From Benjamin Franklin to John Jay, 5 May 1781

To John Jay

LS:5 Columbia University Library; al (draft) and two copies: Library of Congress

Passy, May. 5. 1781.

Dear Sir,

I have received your Favours of the 18th. and 24th. of April.6 It was with great Satisfaction I read Gen. Morgan’s Soldierly Account of his Engagement with Tarleton, which you so kindly sent me.

I have, with the Approbation of Col: Laurens accepted the second of a Set of Bills drawn on you for 4444 Dollars in favour of his Father, of which you will please to take Notice, lest an other of the Set should be presented to you.
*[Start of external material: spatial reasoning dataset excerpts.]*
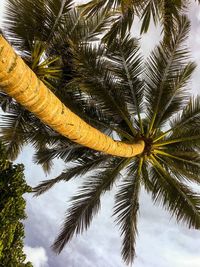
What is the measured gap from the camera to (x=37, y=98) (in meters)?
4.65

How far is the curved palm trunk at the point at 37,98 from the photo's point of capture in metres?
3.86

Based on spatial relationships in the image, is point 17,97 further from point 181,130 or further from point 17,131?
point 181,130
It is the same that was return’d by you to Mr. Schweighauser for want of Mr. Laurens’s Indorsement. As that Indorsement cannot now be easily obtain’d,7 & it appear’d on the face of the Bill that it belonged to the Public, being to purchase Naval Stores, and was transmitted by the Admiralty to Mr. Schweighauser for that purpose, and the vessel waiting to receive those Stores, I imagined it was right to pay it, which I hope you will approve.
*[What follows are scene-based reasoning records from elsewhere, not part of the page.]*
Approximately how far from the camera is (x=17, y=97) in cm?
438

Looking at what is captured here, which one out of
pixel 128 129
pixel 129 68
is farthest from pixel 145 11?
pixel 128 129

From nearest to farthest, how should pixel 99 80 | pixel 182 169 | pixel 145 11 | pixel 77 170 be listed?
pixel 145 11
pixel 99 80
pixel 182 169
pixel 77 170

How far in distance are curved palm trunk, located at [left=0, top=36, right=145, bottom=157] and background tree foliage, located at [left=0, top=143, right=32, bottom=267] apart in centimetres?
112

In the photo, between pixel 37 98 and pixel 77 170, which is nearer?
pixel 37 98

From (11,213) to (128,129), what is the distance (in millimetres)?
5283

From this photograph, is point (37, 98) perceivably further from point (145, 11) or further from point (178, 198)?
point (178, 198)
I have found a Packet for you, which, if I had it before the Departure of your Courier, was unaccountably omitted to be sent by him; and I have since known of no other Opportunity but the Post. You will receive it by the next Courier of the Court.

Mr. Adams aquaints me that he is appointed M. P. to the States General, but had not yet presented his Credentials, &c.8

We have here as yet no other than the English Account of the Engagement between the French & English Squadrons off the Capes of Virginia.9 The London Papers say that Pensacola is abandoned.1

With great & sincere Esteem, I am, Dear Sir, Your most obedient & most humble Servant

B Franklin

His Excy. John Jay. Esqr.

Addressed: A son Excellence / Monsieur Jay &ca &ca / à / Madrid. / Recommandée aux soins de M. le Marquis D’Yranda.

Notations: Dr. Franklin 5 May 1781— Recd 19 Do / Recd. 19 May 1781

[Note numbering follows the Franklin Papers source.]

5In the hand of Gurdon S. Mumford, except for the portion of the complimentary close after “Sir”, which BF wrote.

6XXXIV, 553–4, 571–2.

7As Henry Laurens presently was imprisoned in the Tower of London. For the acceptance of the bill see XXXIV, 509n, 568–9.

8XXXIV, 577. Actually JA had presented his credentials as minister plenipotentiary.

9Which had occurred on March 16: XXXIV, 504–5n. A British account appeared in the London Courant, and Westminster Chronicle of April 25.

1News which was only slightly premature, as on May 10 the British surrendered Pensacola to the Spanish army besieging it: John W. Caughey, Bernardo de Gálvez in Louisiana, 1776–1783 (Berkeley, 1934), p. 211.